El problema no es la rectificación en sí. Nadie discute que una información falsa deba ser corregida, ni que los medios tengan responsabilidades. El problema aparece cuando el concepto de “rectificar” se estira hasta incluir opiniones, interpretaciones o enfoques incómodos para el poder político. En ese momento, la rectificación deja de ser un instrumento de defensa y empieza a parecerse peligrosamente a un mecanismo de presión.

Obligar a un medio, a un creador o a un comunicador a publicar una versión alternativa de los hechos —aunque estos estén correctamente contrastados— introduce una idea inquietante: que la verdad ya no se debate, se impone. Y cuando es el poder quien decide qué debe corregirse, el periodismo deja de fiscalizar al Gobierno para empezar a caminar sobre un campo minado.

La democracia no se debilita solo con censura directa. A menudo lo hace mediante leyes “bienintencionadas” que generan autocensura, miedo a las consecuencias legales y desgaste económico y psicológico para quien informa. No hace falta cerrar un medio: basta con saturarlo de exigencias, rectificaciones forzadas y amenazas jurídicas.

Además, trasladar este modelo al ámbito digital y a los creadores independientes agrava el problema. Muchos no cuentan con equipos legales ni estructuras empresariales sólidas. Convertirlos en sujetos especialmente vigilados equivale a advertirles de que opinar sobre política, poder o instituciones puede salir caro.

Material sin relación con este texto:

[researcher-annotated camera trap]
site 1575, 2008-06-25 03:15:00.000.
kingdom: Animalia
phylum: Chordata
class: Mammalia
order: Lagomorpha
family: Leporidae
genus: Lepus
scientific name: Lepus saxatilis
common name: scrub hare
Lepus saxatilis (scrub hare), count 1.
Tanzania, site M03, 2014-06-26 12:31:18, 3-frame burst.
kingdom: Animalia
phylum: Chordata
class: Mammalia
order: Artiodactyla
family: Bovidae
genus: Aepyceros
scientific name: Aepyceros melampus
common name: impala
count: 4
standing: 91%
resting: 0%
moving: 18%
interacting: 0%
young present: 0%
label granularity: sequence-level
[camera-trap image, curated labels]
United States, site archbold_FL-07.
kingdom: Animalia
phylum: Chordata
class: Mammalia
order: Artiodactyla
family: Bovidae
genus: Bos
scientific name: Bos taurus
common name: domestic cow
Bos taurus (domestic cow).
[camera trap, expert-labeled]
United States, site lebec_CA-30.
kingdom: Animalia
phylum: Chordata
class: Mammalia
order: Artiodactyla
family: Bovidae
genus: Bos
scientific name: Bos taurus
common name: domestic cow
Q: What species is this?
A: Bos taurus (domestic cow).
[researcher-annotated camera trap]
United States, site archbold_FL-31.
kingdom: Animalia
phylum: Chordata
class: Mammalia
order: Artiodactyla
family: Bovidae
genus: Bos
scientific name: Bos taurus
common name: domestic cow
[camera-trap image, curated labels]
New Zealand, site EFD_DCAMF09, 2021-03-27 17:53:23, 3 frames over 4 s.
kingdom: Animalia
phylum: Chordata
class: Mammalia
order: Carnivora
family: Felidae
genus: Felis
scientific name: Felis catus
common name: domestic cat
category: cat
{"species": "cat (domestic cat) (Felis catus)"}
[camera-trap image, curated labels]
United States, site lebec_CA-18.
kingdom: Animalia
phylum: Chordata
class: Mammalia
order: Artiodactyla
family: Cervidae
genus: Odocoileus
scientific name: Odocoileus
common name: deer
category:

Combatir la desinformación es necesario, pero no puede hacerse sacrificando el pluralismo ni la crítica. La verdad no necesita protección estatal cuando es sólida; lo que necesita es contraste, debate y libertad. La historia demuestra que cuando un Gobierno se obsesiona con “corregir” lo que se dice de él, rara vez es por amor a la verdad.

El derecho a rectificar no debe transformarse en el derecho a incomodar menos al poder. Porque cuando eso ocurre, ya no hablamos de una ley técnica, sino de un síntoma: el de una democracia que empieza a desconfiar de la libertad que dice defender.